The Directorate General for Civil Aviation (DGAC) has asked airlines to reduce their number of flights between 7 a.m. and 2 p.m. Thursday, as several European airports have recently faced huge difficulties in managing travelers due to a lack of staff.

Air France, the main company operating at the Paris-Charles-de-Gaulle hub, announced that it had canceled 85 short and medium-haul flights on Thursday to meet DGAC requirements.

“Schedule changes on long-haul flights” are also planned, added the company, specifying that “the customers concerned will be contacted directly”.

All the unions at Roissy airport (CGT, FO, CFDT, CFTC, CFE-CGC, Unsa and SUD) call on all employees of the platform to mobilize to demand a salary increase of 300 euros “unconditionally , for all”.

“Despite the resumption of traffic and the profits made, our work is not paid at its fair value,” the unions are indignant in a joint leaflet. “Everything increases, except our remuneration”, they denounce.
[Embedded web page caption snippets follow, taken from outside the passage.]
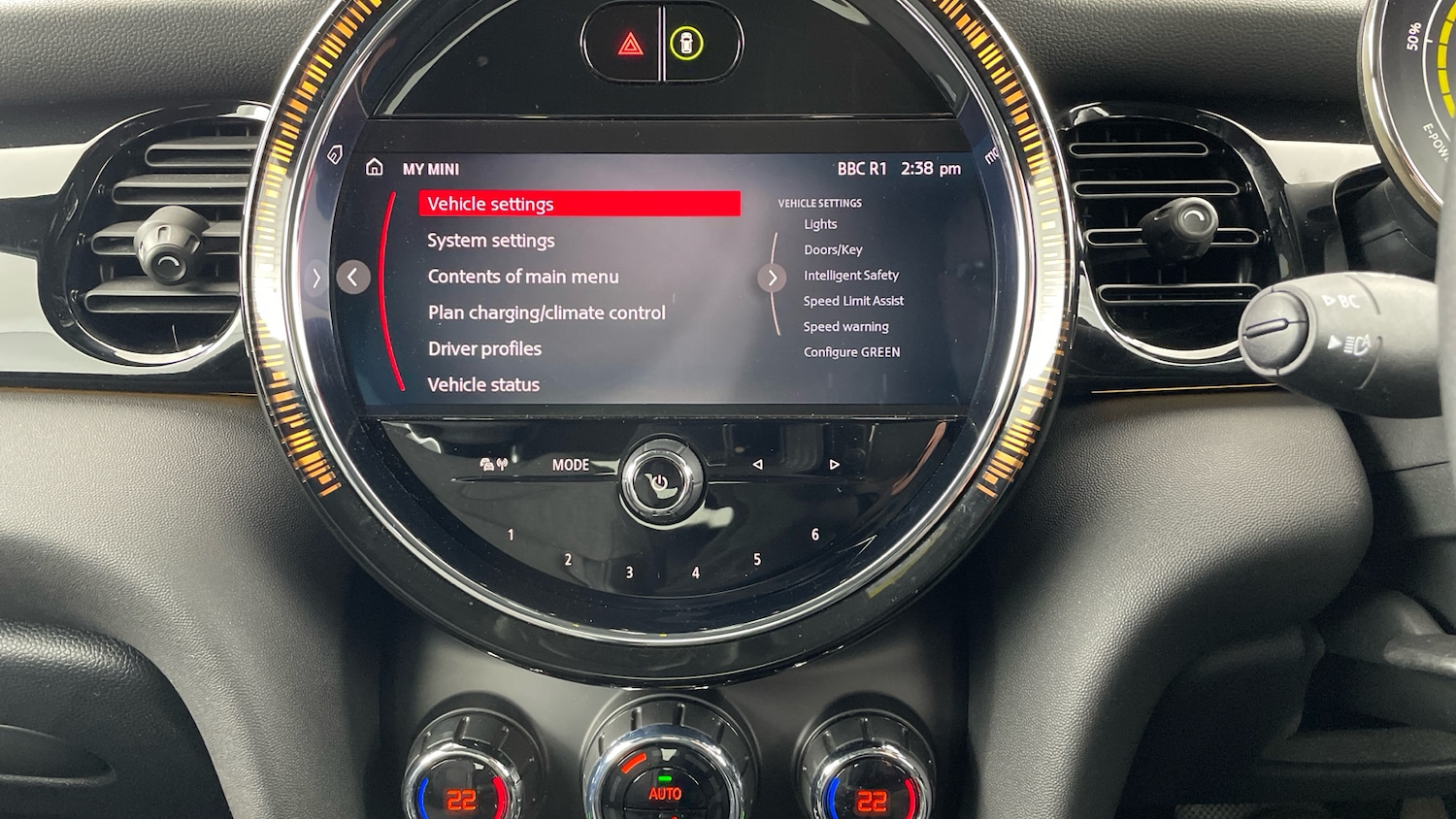 Used MINI Hatch 2023 for sale - 77005786: Photo 64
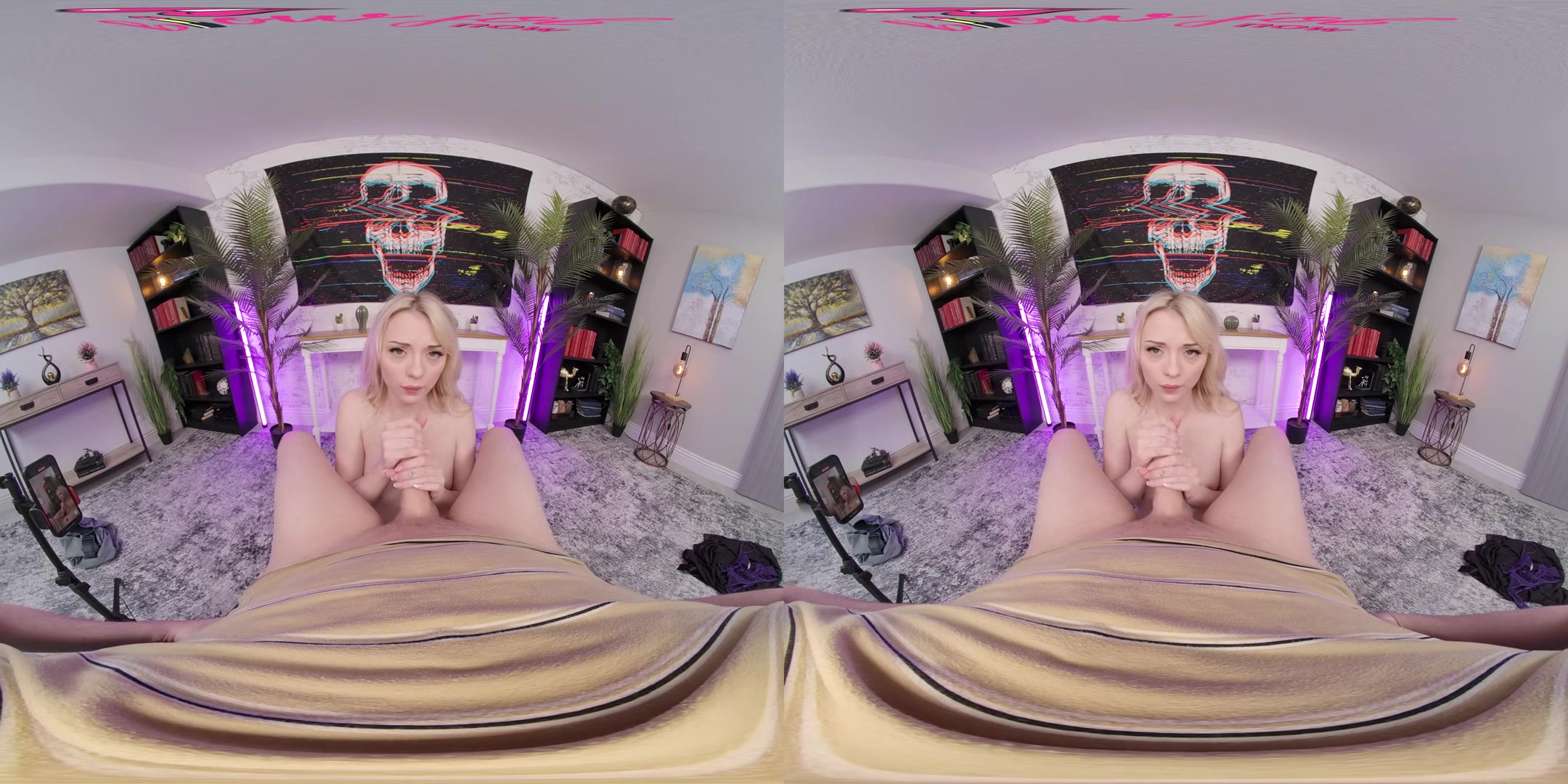 Bj Chronicles: Cecelia Taylor Caters This Cock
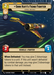 Shin Hati's Fiend Fighter - Compact and Agile (Hyperspace)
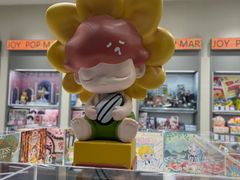 -泡泡玛特POPMART(苏州诚品生活店)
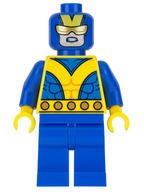 Giant-Man Hank Pym - BrickLink - DagaBlocks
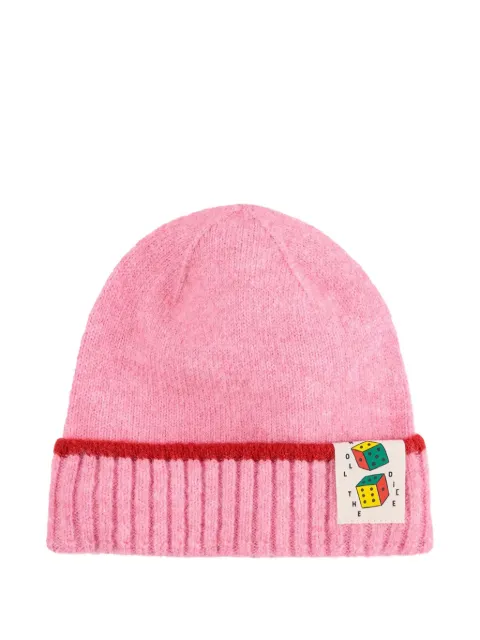 Bobo Choses Roll The Dice beanie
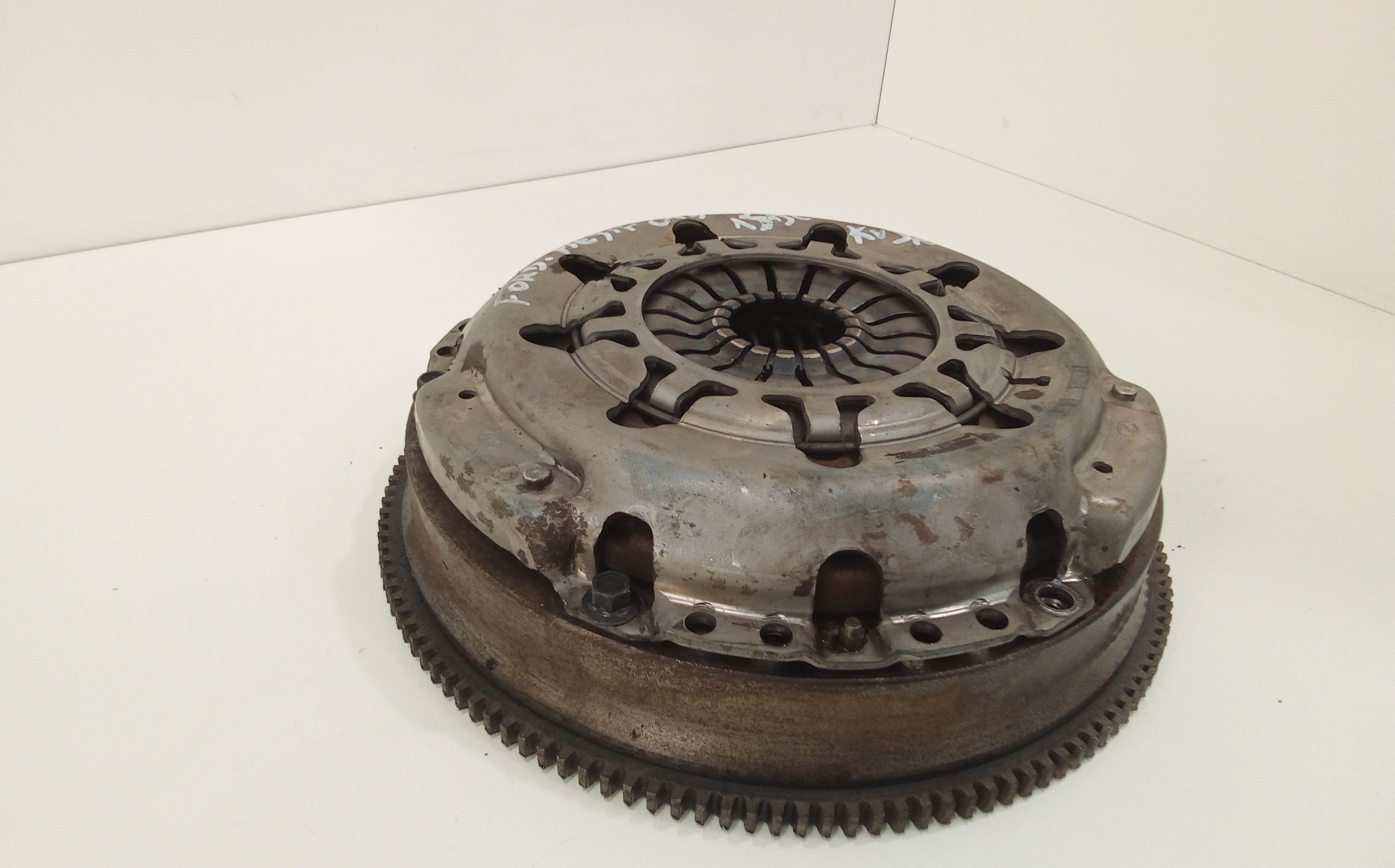 Kit Frizione e Volano per Ford Fiesta 6 Serie (2008 - 2017)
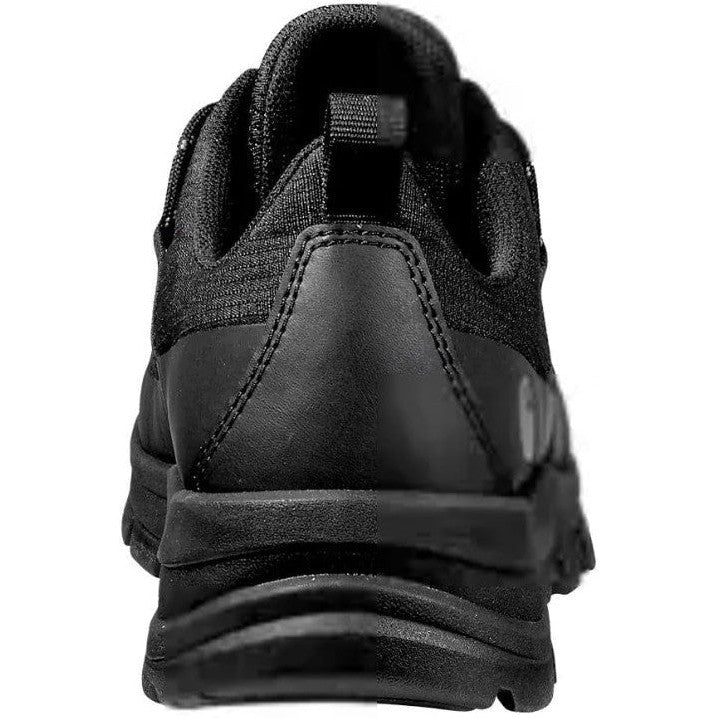 Carhartt Men's Gilmore Ripstop Low Comp Toe Work Shoe -Black- FH2451-M  - Overlook Boots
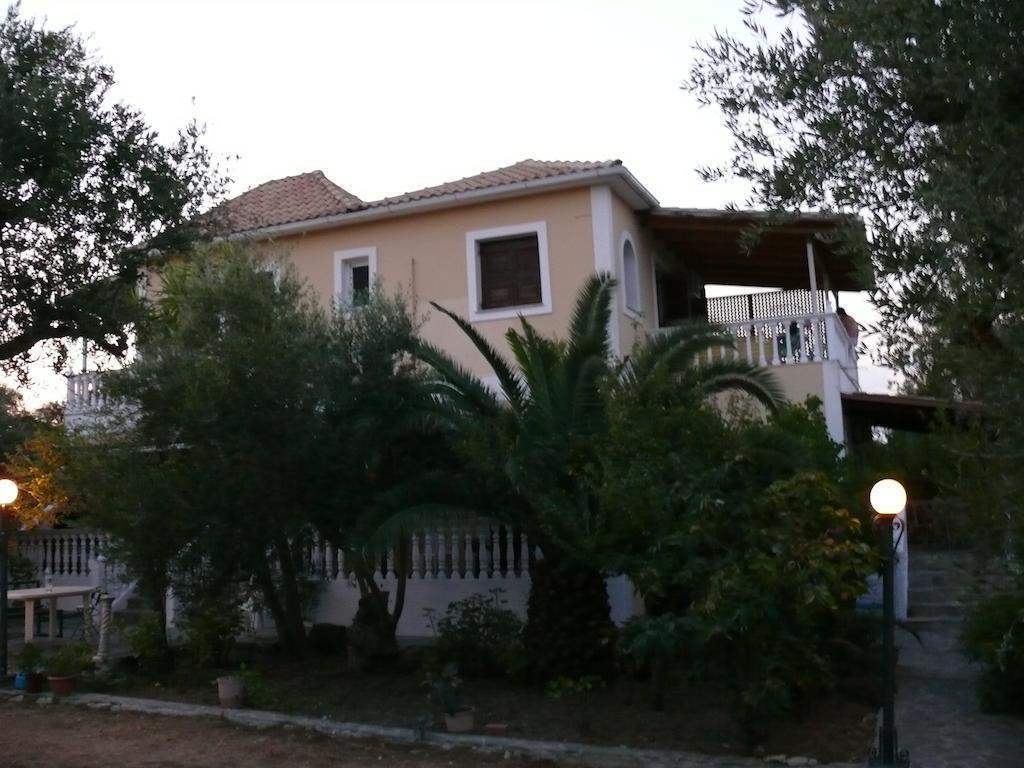 Areti Orfeas Studios Apartment Vasilikos (Zakynthos)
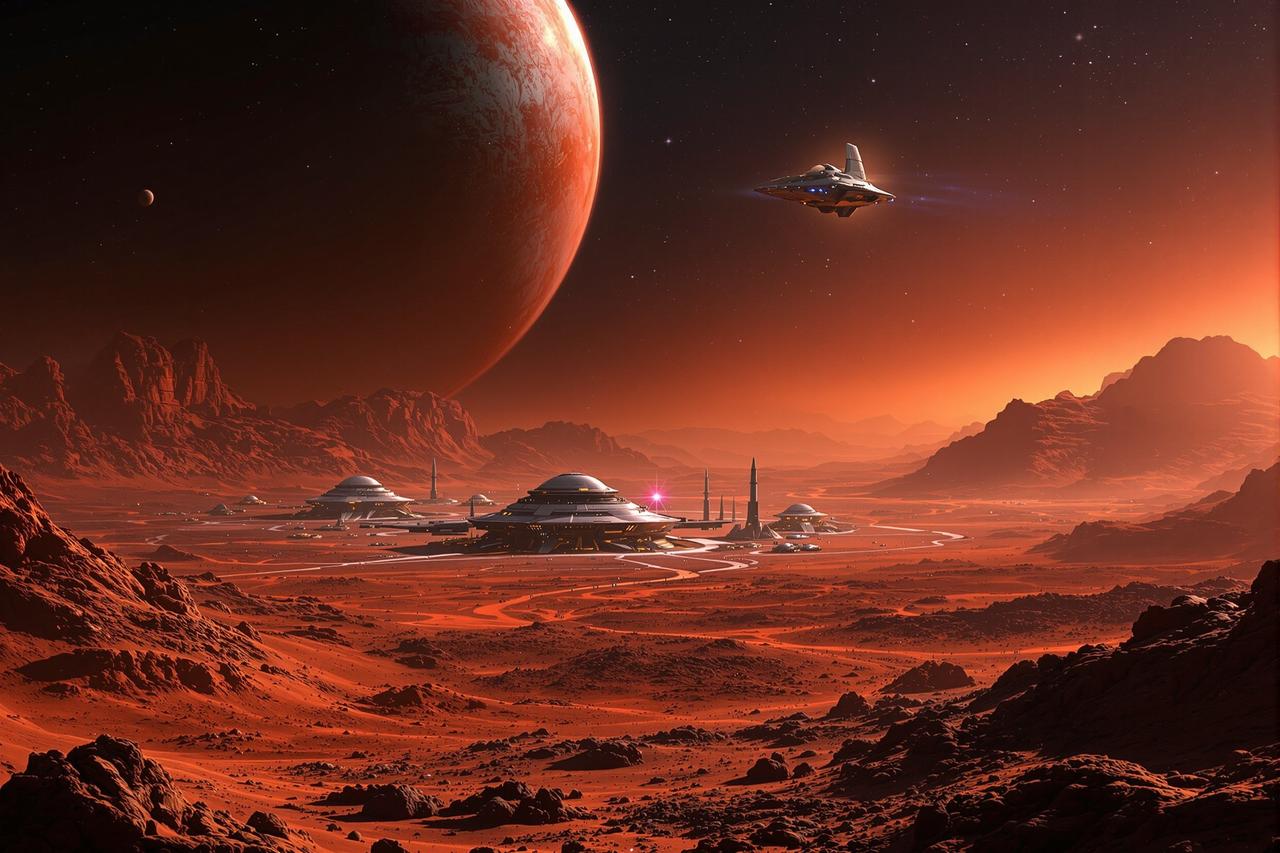 大猫影院新闻：科幻巨制《星际远征》定档暑期，预告片全网播放量破亿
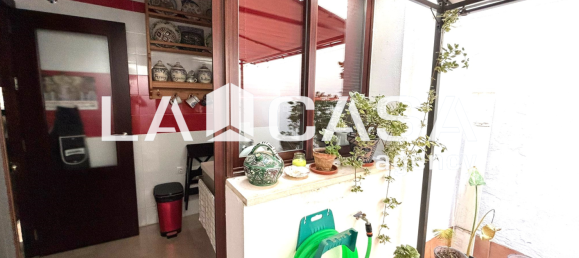 Apartamento de 1 dormitorio en Andalucía, Spain No. 135492 5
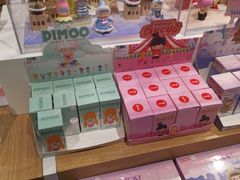 -泡泡玛特POPMART(壹号店)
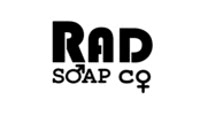 radsoap.com store logo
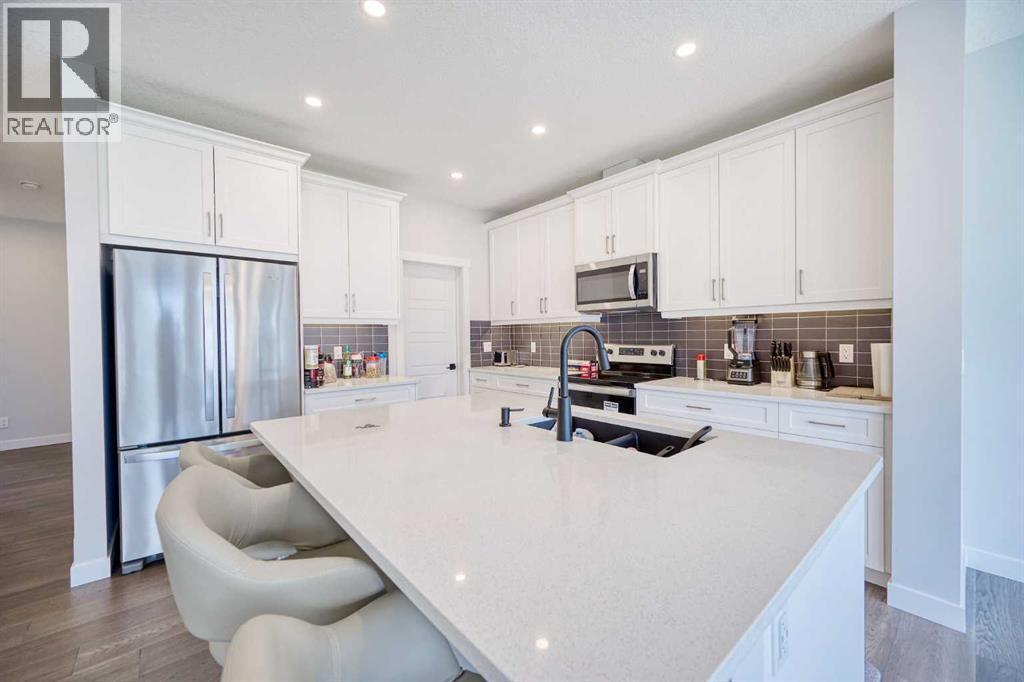 38 Setonstone Green Se, Calgary, Alberta  T3M 3R2 - Photo 14 - A2274277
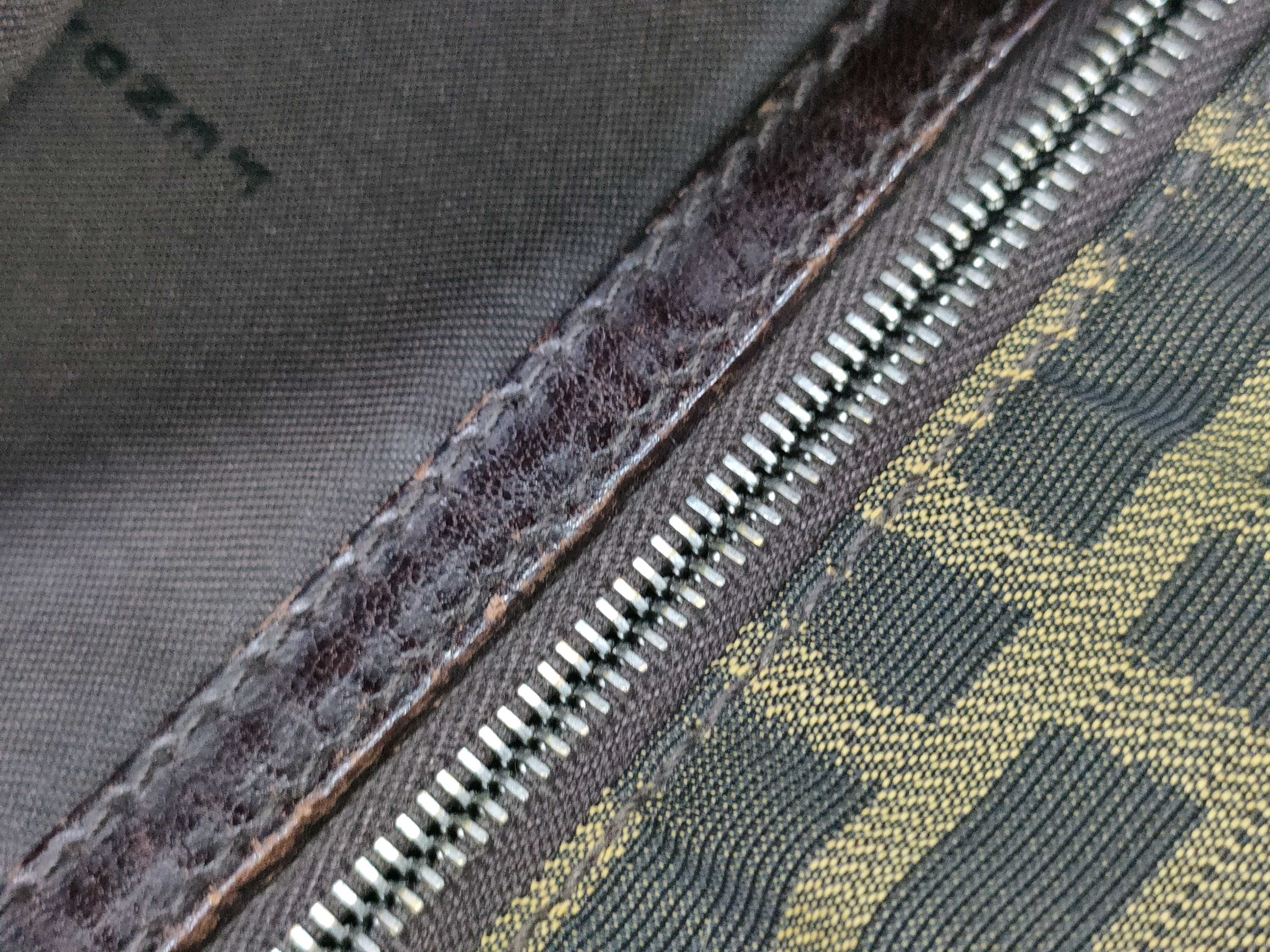 Zucca pattern shoulder bag — view 10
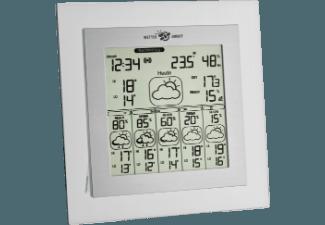 TFA 35.5043.IT Tabla Max SAT Funk-Wetterstation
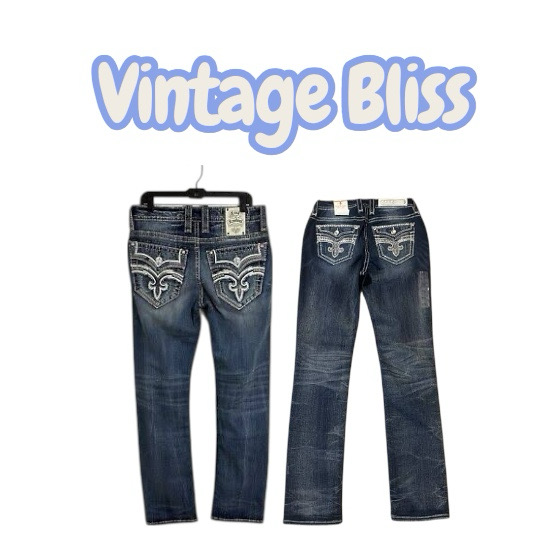 Rock revival Jean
For FO, “the chaos suffered for several weeks by employees working on the many airport platforms in France and Europe is intolerable”. The union estimates that 15,000 the number of jobs lost in two years in the aviation sector due to the Covid-19 pandemic, which results in “pressurized employees”.

At the end of April, the president of ADP had announced that 4,000 positions were to be filled on the airport platforms of Orly and Roissy, faced with major recruitment problems.

After two lean years linked to the pandemic, air traffic is restarting at full speed in Europe and is gradually returning to its 2019 levels.

At some European airports, the lack of staff has already led to huge chaos, such as at Amsterdam-Schiphol or Frankfurt, where flights have had to be canceled in recent weeks due to shortages of ground staff.

In the UK, hundreds of flights were canceled last week for the same reason.